Tilting at safety

By Sam Patten | Nov 16, 2020

The most memorable scene of the 1976 film “Marathon Man” binds protagonist Dustin Hoffman in a chair where he’s getting his teeth drilled by Nazi fugitive Laurence Olivier who keeps asking “is it safe?”

Olivier’s character is referring to a cache of stolen diamonds, but fast forward 44 years, and the question has broader, more existential significance. The diamonds now are your spouse, children and yourself.

Are you safe? Do you feel safe? In America today, your answer that question determines how you think about almost everything.

A September YouGov poll found that 68% of Americans who live outside big cities would feel unsafe if they lived in more urban areas.

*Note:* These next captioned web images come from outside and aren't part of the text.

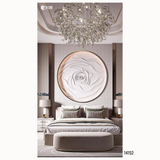 14152 Customised MDF/HDHMR Decorative 3D Panel
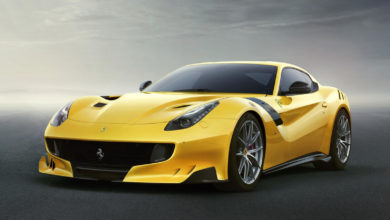 Photo of Nouvelle Ferrari F12tdf : l’hommage cabré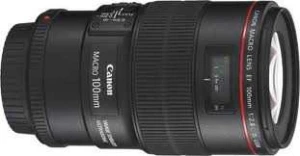 Canon 3554B005 obiektyw do aparatu SLR Obiektyw makro Czarny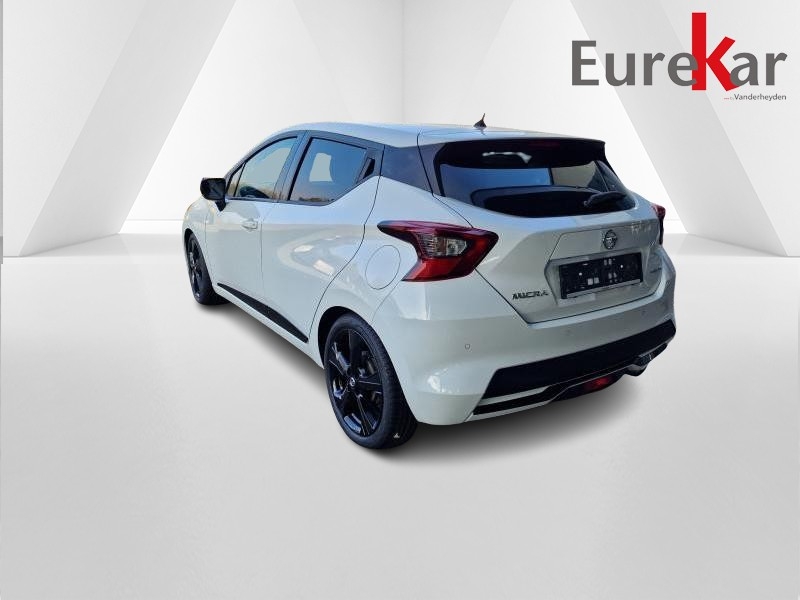 Nissan Micra 1.0i - Eurekar - photo 5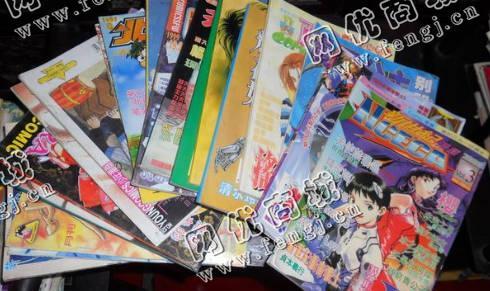 重庆地区废杂志回收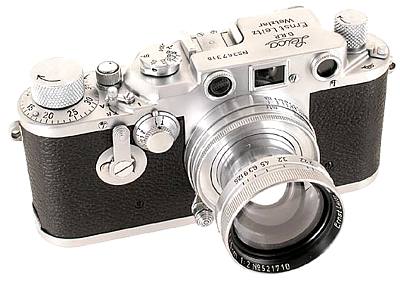 Leica IIId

Recall, this came after Republicans made “law and order” a major theme of their campaign, with President Trump going so far as to say Joe Biden intended to destroy the suburbs.

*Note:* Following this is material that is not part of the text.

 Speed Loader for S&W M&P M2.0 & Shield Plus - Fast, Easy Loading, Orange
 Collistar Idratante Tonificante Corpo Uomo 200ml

Fear goes beyond violent crime (according to Pew, more than half of Americans perceived an uptick by August); however, especially in a pandemic, what concerns people can be even more abstract. The sense of safety becomes more elusive as anxiety runs more rampant than COVID-19 itself.

Peggy Noonan wrote a piece for the Wall Street Journal in May that made a big impression on me and ever since. In it, she argued that how much you worry about COVID-19 depends on how much you can afford to worry.

Professionals and the wealthy are more likely to be obsessive about the pandemic because their socioeconomic status allows, if not encourages, it. This is not to say that Americans who punch a clock are unconcerned — just that they’re not going to quarantine in the Hamptons or even Maine. Instead, they’ll go about their lives with fewer changes or fret. It fits neatly into the paradigm of a deep rift, if not a gulf, separating the country, it seemed credible.

But, reality is not so simple. Partisanship played a role, but with it came contradiction. The stereotypical Republican is well-to-do, which would make them more likely to be spun up about the pandemic were it not for the fact the leader of the party consistently played down COVID-19 fears, catching the virus in the process.

So which is more important: loyalty to class or loyalty to Trump? Of course, this is a stereotype and not all Republicans belong to country clubs.

Perception of risk is a bigger factor in how fearful one becomes. The young instinctively feel invincible and the elderly more vulnerable. So if a vaccine were released tomorrow, who would take it?

One study I read said Americans fall into three camps: a third who would roll up their sleeves tomorrow without hesitation, a third who are not ready yet, but say they will soon, and the remainder holding back further will wait and see how it plays out.

Human behavior in a time of fear is always interesting, if not sometimes depressing. As infected numbers surge, even in Maine, perceived urgency becomes more intense and impacts secondary areas of life to the virus itself.

The Daily Beast reported this week that parents at the elite Washington area school Ivanka Trump’s and Jared Kushner’s children attend united in banning the President’s grandchildren, because of the old man’s “super-spreader” events at the White House and around the country.

How you react to learning this says a lot about what camp you’re in.

A professional friend in the San Francisco Bay area was recently shunned by fellow parents at the private pod where his children are enrolled because he took them to the zoo, which the small mob ruled “risky” behavior.

Almost every time I call my mother, she begins the conversation with the latest pandemic developments in Knox County and the world. I asked my father if he’d take the vaccine the moment it became available, and without batting an eye, he said yes. But aren’t you worried that Trump rushed it, I ask? No, he said, because the big drug companies wouldn’t release it if it wasn’t safe. For someone who came of age in the 60s, I thought it a remarkable statement of faith in big pharma. We seek safety where we can.

After a messy and drawn out election, people are rightly tired of hearing about democracy. Legitimate fear is healthy; some have called it a gift.

But mania is not, and often leads to a surrender of freedoms. I’ve come to like the way Nirav Shah ends his briefings — something to the effect of be vigilant but also be kind. When one group is more anxious than another, resentments build up on either side.

If each takes a moment to understand the other, it needn’t be that way.

Sam Patten is a recovering political consultant who was raised in Knox County and worked for Maine’s last three Republican senators.